Does Steve McQueen have some big thesis? A concept that runs through all his images, moving and otherwise? What, for instance, binds the British artist’s two feature-length films, Hunger and Shame, whose respective protagonists are an imprisoned Irish nationalist and a Manhattan sex addict? Perhaps hunger? Or is it shame?
McQueen is certainly all over the map in the Art Institute’s new survey show, “Steve McQueen”—not just thematically but geographically. His subject matter bounces from the UK, where he was born, to Granada, where his mother was born, to the United States, which seems to hold an increasing fascination for him. The first work you see is the hypnotic Static, a looped projection of the Statue of Liberty, shot from a circling helicopter. The sound fades in and out. You’re left to wonder what “static” means here, because the video is anything but.
Beyond Static‘s double-sided projection screen is a dark gallery and a rare pleasure: the dim light encourages a sense of intimacy, both with the work and with other spectators.

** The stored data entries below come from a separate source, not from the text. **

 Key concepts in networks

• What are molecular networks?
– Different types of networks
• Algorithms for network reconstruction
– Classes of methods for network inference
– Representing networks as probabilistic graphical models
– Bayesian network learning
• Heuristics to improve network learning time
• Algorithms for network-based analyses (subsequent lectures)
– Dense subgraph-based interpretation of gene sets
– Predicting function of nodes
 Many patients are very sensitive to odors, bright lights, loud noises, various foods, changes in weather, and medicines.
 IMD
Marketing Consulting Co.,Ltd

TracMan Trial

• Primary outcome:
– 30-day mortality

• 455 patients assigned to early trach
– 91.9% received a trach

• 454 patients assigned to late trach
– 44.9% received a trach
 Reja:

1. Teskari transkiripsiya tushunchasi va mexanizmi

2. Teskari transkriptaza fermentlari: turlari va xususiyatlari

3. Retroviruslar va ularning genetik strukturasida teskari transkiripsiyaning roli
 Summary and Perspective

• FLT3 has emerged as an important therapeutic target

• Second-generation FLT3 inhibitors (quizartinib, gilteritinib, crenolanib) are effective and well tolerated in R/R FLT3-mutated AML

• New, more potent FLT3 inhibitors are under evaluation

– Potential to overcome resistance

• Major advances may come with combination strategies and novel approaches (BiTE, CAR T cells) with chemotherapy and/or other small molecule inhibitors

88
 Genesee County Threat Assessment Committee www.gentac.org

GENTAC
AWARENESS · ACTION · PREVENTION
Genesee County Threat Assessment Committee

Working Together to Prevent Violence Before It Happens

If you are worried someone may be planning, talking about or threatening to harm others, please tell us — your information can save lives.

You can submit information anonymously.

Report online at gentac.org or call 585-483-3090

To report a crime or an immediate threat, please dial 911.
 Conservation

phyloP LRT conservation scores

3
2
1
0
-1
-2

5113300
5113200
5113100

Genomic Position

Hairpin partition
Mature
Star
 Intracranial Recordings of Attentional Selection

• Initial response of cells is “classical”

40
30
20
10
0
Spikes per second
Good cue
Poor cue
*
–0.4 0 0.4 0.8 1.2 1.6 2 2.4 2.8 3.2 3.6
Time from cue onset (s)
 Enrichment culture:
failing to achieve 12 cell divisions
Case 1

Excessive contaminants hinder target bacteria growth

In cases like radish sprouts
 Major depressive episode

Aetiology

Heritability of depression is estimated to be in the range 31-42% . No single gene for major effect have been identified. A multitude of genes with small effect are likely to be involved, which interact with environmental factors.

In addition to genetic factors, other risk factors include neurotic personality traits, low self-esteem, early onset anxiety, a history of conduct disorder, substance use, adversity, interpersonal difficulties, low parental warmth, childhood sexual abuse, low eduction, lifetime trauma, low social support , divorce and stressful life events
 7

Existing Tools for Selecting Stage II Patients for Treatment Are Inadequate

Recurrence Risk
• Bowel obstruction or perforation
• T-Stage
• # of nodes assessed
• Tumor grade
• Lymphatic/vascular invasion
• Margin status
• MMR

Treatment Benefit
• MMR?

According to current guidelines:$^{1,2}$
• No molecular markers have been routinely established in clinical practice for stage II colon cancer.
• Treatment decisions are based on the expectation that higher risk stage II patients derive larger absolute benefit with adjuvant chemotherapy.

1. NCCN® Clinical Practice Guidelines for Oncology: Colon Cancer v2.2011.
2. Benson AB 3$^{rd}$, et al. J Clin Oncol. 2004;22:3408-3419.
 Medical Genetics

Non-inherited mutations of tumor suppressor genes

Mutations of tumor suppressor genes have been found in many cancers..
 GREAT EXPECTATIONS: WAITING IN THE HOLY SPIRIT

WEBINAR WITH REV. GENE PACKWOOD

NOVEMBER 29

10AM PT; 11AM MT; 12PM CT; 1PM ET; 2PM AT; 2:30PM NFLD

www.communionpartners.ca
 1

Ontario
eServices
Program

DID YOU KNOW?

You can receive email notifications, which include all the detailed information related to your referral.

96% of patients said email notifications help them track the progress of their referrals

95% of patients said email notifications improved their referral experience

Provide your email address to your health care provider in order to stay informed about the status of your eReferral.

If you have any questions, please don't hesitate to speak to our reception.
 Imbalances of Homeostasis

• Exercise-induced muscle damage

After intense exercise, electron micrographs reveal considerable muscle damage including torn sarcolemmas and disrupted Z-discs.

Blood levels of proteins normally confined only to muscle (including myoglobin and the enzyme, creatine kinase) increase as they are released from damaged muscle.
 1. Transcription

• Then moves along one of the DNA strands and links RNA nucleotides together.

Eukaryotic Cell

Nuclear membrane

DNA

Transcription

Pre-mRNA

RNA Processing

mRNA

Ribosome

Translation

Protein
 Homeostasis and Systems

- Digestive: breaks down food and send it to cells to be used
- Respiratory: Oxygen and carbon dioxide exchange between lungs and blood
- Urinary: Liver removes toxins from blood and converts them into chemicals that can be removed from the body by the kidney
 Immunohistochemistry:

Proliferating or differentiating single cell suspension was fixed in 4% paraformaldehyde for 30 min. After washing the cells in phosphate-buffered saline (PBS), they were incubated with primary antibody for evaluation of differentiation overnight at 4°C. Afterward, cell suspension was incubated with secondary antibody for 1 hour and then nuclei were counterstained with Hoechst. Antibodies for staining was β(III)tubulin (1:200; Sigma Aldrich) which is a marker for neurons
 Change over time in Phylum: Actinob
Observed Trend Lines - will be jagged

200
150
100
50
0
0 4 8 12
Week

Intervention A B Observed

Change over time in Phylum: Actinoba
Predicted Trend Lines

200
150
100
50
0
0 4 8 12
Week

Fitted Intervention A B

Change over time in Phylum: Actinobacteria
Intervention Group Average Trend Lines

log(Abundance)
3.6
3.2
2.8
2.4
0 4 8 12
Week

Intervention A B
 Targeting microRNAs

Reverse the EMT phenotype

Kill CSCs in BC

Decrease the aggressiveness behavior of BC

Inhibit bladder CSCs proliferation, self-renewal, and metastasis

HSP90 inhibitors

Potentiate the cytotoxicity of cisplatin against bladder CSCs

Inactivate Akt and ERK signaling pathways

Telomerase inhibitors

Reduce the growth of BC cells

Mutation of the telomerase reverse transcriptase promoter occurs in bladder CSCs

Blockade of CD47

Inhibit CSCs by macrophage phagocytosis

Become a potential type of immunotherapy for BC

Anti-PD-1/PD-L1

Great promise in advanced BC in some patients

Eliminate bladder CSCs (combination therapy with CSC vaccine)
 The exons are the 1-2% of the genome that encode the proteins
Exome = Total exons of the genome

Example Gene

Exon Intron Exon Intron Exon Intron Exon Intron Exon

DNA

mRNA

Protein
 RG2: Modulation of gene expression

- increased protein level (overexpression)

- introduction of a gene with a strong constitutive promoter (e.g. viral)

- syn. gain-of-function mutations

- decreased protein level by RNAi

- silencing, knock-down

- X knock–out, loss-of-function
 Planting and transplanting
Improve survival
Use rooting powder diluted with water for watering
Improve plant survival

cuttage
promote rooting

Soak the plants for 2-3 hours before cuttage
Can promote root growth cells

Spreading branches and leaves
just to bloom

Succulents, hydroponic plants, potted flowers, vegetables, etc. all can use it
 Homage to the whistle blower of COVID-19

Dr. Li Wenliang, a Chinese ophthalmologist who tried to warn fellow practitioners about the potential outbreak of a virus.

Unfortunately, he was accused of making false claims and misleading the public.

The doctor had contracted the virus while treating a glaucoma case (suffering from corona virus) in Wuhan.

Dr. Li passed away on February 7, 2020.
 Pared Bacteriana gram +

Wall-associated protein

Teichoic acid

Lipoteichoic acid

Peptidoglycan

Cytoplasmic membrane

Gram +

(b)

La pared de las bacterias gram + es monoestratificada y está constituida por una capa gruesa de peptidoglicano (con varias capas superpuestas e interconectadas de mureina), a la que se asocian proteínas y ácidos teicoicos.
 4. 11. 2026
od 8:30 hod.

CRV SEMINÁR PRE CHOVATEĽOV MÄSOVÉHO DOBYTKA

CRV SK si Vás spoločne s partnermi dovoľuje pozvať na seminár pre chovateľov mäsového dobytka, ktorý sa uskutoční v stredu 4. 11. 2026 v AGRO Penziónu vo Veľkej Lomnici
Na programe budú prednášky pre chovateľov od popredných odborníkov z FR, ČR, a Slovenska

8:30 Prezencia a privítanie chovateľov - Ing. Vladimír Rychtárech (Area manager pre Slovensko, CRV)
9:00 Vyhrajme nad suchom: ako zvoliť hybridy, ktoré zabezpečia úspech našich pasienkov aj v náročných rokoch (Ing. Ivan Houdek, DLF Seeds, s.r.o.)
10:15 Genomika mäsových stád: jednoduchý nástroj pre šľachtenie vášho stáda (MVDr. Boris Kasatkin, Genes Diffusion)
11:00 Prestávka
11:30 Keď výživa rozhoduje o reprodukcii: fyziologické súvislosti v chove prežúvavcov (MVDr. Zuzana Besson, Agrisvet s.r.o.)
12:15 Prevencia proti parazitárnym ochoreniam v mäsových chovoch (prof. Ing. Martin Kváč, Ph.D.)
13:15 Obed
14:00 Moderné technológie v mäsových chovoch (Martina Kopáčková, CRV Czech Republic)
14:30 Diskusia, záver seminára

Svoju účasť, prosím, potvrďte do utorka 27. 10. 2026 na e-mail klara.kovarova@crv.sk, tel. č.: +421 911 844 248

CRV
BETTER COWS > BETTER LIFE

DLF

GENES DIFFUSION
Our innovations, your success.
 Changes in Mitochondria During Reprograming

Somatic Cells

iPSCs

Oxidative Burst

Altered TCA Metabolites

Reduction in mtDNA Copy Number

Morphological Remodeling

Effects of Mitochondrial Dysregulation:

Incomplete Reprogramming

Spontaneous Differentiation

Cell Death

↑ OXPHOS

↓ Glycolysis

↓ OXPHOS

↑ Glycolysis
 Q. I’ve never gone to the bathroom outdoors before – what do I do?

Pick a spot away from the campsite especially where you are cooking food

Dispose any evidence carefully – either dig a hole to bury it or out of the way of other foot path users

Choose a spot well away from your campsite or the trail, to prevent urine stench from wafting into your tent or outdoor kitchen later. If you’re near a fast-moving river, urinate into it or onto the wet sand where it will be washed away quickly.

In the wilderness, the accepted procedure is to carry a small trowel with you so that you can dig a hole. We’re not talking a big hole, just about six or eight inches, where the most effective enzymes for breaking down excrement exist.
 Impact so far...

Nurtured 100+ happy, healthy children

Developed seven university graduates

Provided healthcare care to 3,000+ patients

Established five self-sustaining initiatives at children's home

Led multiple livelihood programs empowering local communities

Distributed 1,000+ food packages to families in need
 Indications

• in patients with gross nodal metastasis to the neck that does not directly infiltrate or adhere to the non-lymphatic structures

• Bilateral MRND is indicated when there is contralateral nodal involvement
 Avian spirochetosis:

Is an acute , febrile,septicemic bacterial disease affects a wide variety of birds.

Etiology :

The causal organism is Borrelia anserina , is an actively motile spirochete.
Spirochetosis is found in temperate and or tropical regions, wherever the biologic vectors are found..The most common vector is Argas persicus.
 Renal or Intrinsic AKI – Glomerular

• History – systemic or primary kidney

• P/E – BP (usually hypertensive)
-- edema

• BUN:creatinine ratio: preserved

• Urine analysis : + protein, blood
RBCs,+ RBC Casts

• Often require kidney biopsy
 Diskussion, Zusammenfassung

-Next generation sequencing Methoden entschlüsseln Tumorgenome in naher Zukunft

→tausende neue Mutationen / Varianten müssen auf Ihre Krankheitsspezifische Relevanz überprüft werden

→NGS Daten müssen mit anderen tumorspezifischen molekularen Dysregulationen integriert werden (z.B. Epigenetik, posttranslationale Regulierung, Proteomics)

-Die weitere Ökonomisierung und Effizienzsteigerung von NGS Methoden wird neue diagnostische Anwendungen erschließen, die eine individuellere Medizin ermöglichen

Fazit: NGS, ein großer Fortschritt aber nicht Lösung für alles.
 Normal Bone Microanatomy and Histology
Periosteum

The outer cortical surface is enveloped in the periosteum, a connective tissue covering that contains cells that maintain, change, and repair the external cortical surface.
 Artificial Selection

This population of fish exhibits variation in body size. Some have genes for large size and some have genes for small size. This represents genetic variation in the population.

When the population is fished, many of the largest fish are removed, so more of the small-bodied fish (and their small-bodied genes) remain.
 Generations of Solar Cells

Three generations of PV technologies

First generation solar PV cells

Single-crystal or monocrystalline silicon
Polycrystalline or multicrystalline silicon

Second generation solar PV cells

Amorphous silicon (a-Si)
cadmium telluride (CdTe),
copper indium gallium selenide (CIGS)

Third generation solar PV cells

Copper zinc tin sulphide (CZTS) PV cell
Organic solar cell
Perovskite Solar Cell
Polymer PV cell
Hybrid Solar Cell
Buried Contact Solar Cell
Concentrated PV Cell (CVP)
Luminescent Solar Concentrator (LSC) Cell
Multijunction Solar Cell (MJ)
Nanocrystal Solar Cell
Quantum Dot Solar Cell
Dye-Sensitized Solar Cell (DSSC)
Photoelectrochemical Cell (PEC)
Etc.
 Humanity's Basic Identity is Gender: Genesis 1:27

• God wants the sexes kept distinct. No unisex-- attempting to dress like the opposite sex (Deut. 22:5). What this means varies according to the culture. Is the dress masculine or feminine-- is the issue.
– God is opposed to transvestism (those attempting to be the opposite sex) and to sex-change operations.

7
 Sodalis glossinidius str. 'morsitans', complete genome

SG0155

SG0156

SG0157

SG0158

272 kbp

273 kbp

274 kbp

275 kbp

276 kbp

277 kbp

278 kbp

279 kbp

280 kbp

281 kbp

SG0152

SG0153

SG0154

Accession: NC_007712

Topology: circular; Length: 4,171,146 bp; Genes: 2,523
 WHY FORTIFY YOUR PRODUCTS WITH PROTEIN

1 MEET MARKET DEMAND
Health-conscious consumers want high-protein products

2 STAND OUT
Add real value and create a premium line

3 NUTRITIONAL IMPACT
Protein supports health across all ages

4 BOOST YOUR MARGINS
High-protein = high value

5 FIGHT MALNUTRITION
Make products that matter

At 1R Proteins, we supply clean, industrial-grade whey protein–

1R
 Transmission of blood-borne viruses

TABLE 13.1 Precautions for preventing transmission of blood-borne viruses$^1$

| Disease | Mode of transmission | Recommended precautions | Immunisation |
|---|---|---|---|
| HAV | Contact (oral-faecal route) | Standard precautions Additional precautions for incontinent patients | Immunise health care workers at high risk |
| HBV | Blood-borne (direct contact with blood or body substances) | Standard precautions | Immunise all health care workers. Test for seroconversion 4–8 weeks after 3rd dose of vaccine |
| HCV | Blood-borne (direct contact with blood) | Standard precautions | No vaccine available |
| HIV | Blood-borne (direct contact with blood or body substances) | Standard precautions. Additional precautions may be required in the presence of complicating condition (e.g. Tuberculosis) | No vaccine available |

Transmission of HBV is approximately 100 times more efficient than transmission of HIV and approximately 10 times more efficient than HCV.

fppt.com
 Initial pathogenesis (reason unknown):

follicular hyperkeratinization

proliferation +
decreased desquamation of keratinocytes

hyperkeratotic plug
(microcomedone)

That sense can cross over into claustrophobia, though, when you reach the unnerving video Girls, Tricky, which screens off the main room, down a narrow, padded hallway. It took my eyes some time to get adjusted, so I waited till I felt confident that I wouldn’t step on anybody on my way in to watch trip-hop artist Tricky—the British child of Ghanaian and Jamaican parents—in a recording session for his song “Girls.” Tricky is tightly framed by the lens, smoking something that could be a cigarette or a joint, and his intensity is both sexual and angry. “Never seen your dad, boy,” he spits into the microphone. “I’ve never seen my dad, boy.” Turns out that’s true; dad left before Tricky was born. The film goes on for 15 minutes, and, even between takes, Tricky’s bright burn doesn’t dim. It’s riveting.
The show offers a few departures from video form, including Mees, After Evening Dip, New Year’s Day, 2002—a fuzzy, nostalgic light-box photograph—and the more recent Queen and Country. The latter was created by McQueen in his creepily decorous capacity as an “official British war artist” and consists of a wooden, casket-shaped box with sliding panels that contain 168 sheets of postage stamps bearing the likenesses of 168 British soldiers killed in Iraq. War is the theme of another work, too: Illuminer, a color film the artist made at the beginning of the war in Afghanistan. McQueen is barely visible in it, illuminated only by the TV he’s watching in a dark Parisian hotel room. A French-speaking announcer can be heard, reporting over sounds of gunfire.